Hecate is named after the ancient Greek deity of the same name (Thessalian in origin). Hecate was worshiped in several aspects. Hecate Trioditis protected junctions where three roads met. She was a northern fertility and mother goddess. Some claim her followers were the first to practice witchcraft as it's ‘known’ today (nothing like Wicca, and I'll happily bind your flames to /dev/null, blessed be). Her triple nature is evidenced all over Greek mythology and Hecate appears as various other goddesses. Just look for triple goddesses, above and beyond the Olympian gods and you'll see.
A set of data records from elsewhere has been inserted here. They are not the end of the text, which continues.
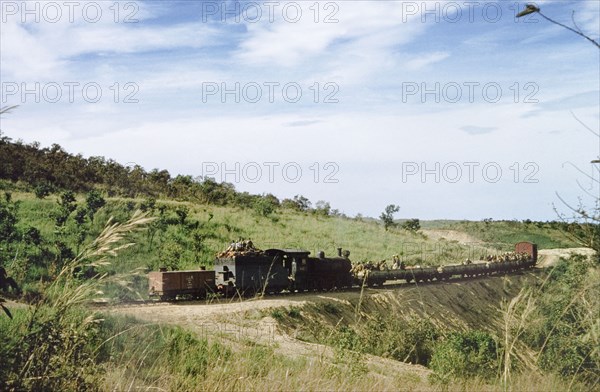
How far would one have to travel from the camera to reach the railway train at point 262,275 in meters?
20.1

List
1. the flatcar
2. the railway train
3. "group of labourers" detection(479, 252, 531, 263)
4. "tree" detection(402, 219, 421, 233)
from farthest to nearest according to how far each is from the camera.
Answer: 1. "tree" detection(402, 219, 421, 233)
2. "group of labourers" detection(479, 252, 531, 263)
3. the railway train
4. the flatcar

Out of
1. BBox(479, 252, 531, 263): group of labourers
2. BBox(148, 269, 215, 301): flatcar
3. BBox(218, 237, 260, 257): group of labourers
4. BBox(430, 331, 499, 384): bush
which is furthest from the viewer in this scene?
BBox(479, 252, 531, 263): group of labourers

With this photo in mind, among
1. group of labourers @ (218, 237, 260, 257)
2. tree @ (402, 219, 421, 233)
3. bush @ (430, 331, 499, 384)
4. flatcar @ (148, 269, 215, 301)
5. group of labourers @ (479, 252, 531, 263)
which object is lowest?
bush @ (430, 331, 499, 384)

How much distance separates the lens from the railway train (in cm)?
2014

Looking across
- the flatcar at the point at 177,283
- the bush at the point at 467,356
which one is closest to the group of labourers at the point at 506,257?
the bush at the point at 467,356

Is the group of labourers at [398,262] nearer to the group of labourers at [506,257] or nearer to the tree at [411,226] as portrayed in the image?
the group of labourers at [506,257]

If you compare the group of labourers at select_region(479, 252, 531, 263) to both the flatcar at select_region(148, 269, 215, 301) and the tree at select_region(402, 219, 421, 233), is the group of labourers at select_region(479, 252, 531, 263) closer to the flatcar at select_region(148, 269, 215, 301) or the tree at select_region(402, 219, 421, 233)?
the tree at select_region(402, 219, 421, 233)

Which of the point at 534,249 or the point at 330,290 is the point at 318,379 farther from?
the point at 534,249

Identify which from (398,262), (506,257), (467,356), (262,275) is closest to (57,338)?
(467,356)

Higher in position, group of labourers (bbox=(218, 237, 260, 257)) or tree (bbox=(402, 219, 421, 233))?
tree (bbox=(402, 219, 421, 233))

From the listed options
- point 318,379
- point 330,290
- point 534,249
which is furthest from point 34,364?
point 534,249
Bonus points for spotting the maiden-mother-crone ones. Hecate, of course, is a lunar goddess. With Hecate connecting three networks together, her name again makes sense: she's at the junction of our old, coaxial segment, our newer 100 Mbit Ethernet, and the outside world, whatever that is.

Change Log

2002-07-04
Planned downtime for Hecate. I did general preventive maintenance and cleaning. Changed an aging CPU fan in the process. I also installed 64 Mbytes of SDRAM (from Vennëa's old memory configuration), increasing the machine's main memory to 160 Mbytes. Finally, I installed a faster 100BaseTX card for the internal fast subnet (it's an SMC implementation of the DEC 21114 chipset, which is pretty nippy).